• _TEXTO DE LA PÁGINA_:
▼

Pablo CABEZA
BILBO

Estreno en Arrasate del musical de docuficción «Vinyland»

«Vinyland» es un docuficción de larga duración que muestra la historia de un coleccionista de discos y todas las pasiones que arrastra su querencia. El guion mezcla realidad y ficción, lo que dinamiza el relato. El filme se proyecta mañana en Amaia Udal Antzokia.

El ciclo Kooltur Ekintza programa mañana en Amaia Udal Antzokia de Arrasate su primer filme, «Vinyland», una nueva experiencia dentro de la programación habitual de actuaciones en directo. No obstante, a las 22.00 horas saldrá a escena la banda de Arrigorriaga Last Fair Deal, que suenan en la película, en formato acústico. Después presentación del filme a cargo de Mikel Insausti, crítico de GARA, y proyección de “Vinyland”, codirigida entre Mikel y el joven Marcos García, hijo de Juan Carlos García, responsable de la tienda de discos Bloody Mary de Irun.

Marcos García comenta el camino recorrido por “Vinyland”. «Yo estoy muy satisfecho, la semana de Zinemaldia fue muy intensa, y con la gira por Euskadi la respuesta de la gente ha sido muy positiva».

▲

• _INFORMACIÓN PROPORCIONADA_:
▼

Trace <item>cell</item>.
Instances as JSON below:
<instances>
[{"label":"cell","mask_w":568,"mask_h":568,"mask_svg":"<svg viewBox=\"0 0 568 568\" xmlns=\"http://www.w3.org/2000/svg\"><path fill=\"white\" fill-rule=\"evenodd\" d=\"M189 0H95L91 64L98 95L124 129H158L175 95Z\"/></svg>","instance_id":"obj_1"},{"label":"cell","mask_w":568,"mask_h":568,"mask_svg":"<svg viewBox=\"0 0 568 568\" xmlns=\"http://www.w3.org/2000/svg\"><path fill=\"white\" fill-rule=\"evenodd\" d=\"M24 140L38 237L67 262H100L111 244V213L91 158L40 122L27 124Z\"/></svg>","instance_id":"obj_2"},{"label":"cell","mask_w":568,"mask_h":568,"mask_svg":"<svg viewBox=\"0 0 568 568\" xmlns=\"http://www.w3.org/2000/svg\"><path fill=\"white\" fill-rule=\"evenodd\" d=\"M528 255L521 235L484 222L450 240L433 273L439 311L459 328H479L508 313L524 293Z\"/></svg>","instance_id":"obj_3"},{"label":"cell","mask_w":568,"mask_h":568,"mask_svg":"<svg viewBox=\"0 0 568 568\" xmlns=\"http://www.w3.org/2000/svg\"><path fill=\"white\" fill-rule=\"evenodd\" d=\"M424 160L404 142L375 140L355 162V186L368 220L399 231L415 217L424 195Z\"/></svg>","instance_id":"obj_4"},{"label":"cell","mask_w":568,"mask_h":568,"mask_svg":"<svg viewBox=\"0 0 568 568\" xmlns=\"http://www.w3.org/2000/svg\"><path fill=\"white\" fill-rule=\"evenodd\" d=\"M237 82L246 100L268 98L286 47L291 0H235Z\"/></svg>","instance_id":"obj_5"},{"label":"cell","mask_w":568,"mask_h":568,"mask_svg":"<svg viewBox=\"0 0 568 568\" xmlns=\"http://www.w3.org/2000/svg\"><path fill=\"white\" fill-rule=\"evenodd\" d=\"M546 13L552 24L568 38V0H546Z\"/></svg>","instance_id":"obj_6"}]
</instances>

▲

Copia de nuevo el fragmento de la noticia sobre «Vinyland» desde "Pablo CABEZA" hasta "Mary de Irun.", pero sustituye "filme" por "largometraje".

Pablo CABEZA
BILBO

Estreno en Arrasate del musical de docuficción «Vinyland»

«Vinyland» es un docuficción de larga duración que muestra la historia de un coleccionista de discos y todas las pasiones que arrastra su querencia. El guion mezcla realidad y ficción, lo que dinamiza el relato. El largometraje se proyecta mañana en Amaia Udal Antzokia.

El ciclo Kooltur Ekintza programa mañana en Amaia Udal Antzokia de Arrasate su primer largometraje, «Vinyland», una nueva experiencia dentro de la programación habitual de actuaciones en directo. No obstante, a las 22.00 horas saldrá a escena la banda de Arrigorriaga Last Fair Deal, que suenan en la película, en formato acústico. Después presentación del largometraje a cargo de Mikel Insausti, crítico de GARA, y proyección de “Vinyland”, codirigida entre Mikel y el joven Marcos García, hijo de Juan Carlos García, responsable de la tienda de discos Bloody Mary de Irun.